In 2010 I went to a concert. The venue website suggested that the entire audience would have to stand; I spent the train journey petrified that I wouldn’t be able to, that I’d find it impossible to enjoy this event that I’d so looked forward to. As it turned out, there was seating, but the next day I went out and bought myself a walking stick.
I spent a large proportion of 2011 and 2012 caring for a friend who owns a wheelchair with supportive postural seating. When my friend sat on the sofa, I often sat close by in the wheelchair, and without fail after about half an hour I’d find myself thinking—wow, I’m in so much less pain, clearly that means I don’t need a wheelchair and I’m faking my illnesses. It took me a while to spot the obvious logical fallacy.
“In autumn 2012 I got a chair of my own.
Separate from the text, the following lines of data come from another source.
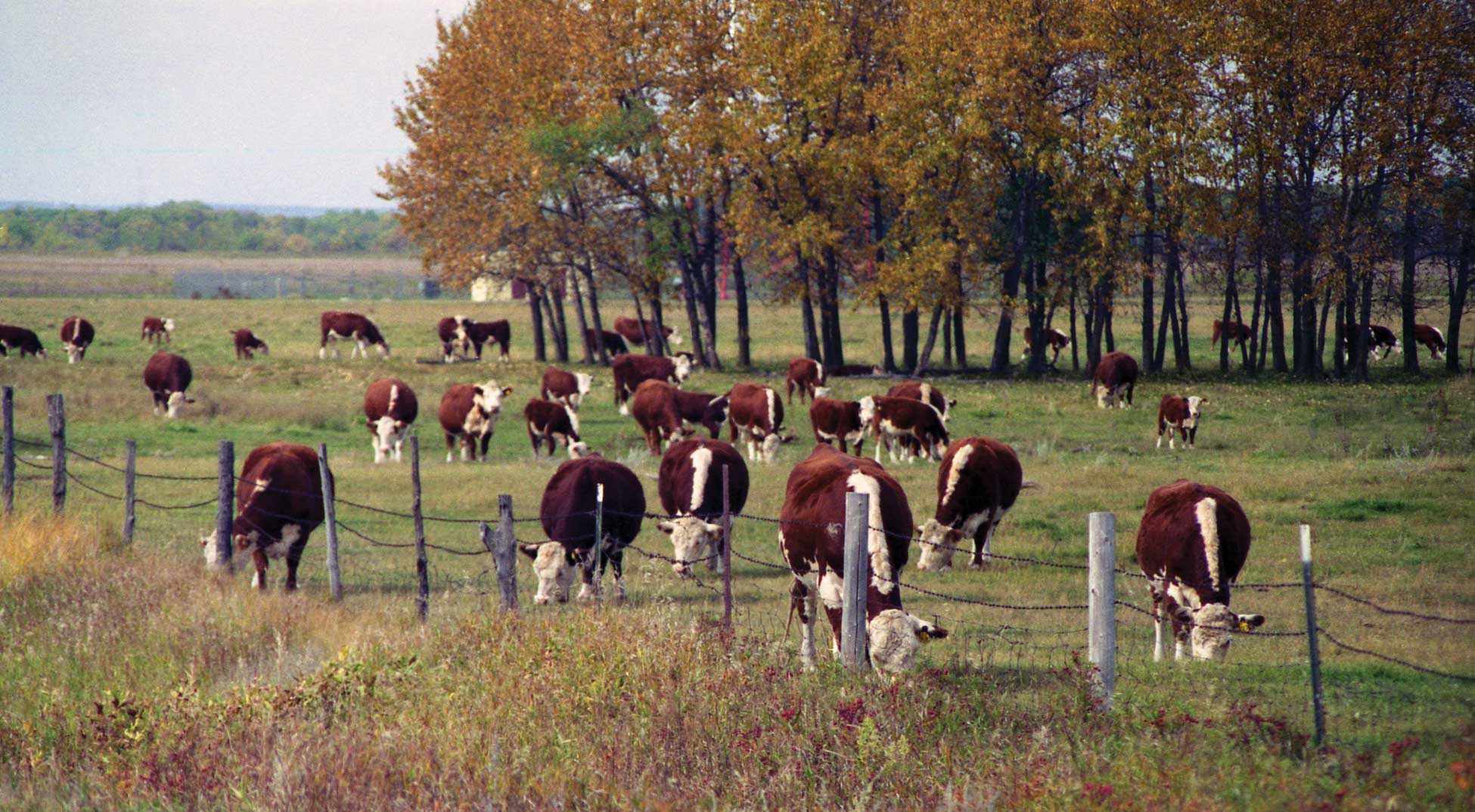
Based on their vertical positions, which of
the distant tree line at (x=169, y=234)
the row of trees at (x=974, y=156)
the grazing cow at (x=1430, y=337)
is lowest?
the grazing cow at (x=1430, y=337)

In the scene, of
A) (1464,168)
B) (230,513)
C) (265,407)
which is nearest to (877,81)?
(1464,168)

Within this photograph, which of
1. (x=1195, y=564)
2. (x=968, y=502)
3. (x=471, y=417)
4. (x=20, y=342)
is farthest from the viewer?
(x=20, y=342)

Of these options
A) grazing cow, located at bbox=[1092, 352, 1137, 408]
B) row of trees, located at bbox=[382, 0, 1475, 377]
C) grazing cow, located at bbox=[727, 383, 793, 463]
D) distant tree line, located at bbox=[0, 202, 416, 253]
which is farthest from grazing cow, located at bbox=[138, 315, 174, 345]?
distant tree line, located at bbox=[0, 202, 416, 253]

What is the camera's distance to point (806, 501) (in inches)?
432

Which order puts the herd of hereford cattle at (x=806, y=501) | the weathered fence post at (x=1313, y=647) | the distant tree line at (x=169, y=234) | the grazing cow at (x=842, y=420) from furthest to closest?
1. the distant tree line at (x=169, y=234)
2. the grazing cow at (x=842, y=420)
3. the herd of hereford cattle at (x=806, y=501)
4. the weathered fence post at (x=1313, y=647)

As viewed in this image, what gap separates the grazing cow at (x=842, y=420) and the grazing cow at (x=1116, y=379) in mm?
8139

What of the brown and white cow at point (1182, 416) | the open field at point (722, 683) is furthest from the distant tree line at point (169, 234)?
the open field at point (722, 683)

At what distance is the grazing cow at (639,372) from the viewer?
34.3 m

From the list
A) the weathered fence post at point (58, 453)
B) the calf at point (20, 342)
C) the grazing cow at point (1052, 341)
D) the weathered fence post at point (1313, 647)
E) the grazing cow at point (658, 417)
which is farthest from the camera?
the grazing cow at point (1052, 341)

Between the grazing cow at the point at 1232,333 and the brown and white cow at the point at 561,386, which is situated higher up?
the grazing cow at the point at 1232,333

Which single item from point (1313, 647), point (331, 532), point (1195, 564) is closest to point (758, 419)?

I instantly started to get more exercise: it was suddenly possible for me to get three miles under my own power with no effects beyond feeling energised by the work I’d done; after walking the same distance I would have been laid out flat for two days. I began to be able to engage with my undergraduate lectures: I was no longer spending all my energy on sitting roughly upright and monitoring my pain levels. I went outside for the simple joy of it; I dawdled along the river and through the botanic gardens because I could. And on the days that I did walk rather than wheel, I could walk further and faster with less cost because I didn’t have to push myself through it even when it used up resources that I didn’t have to spare.”
By all means join me in mourning the things I cannot do yet dreamt of doing; just don’t ever treat my tools like they’re the problem rather than a solution. Please listen to me when I tell you how much my chair’s improved my life and work with me to find more ways that we can make life better.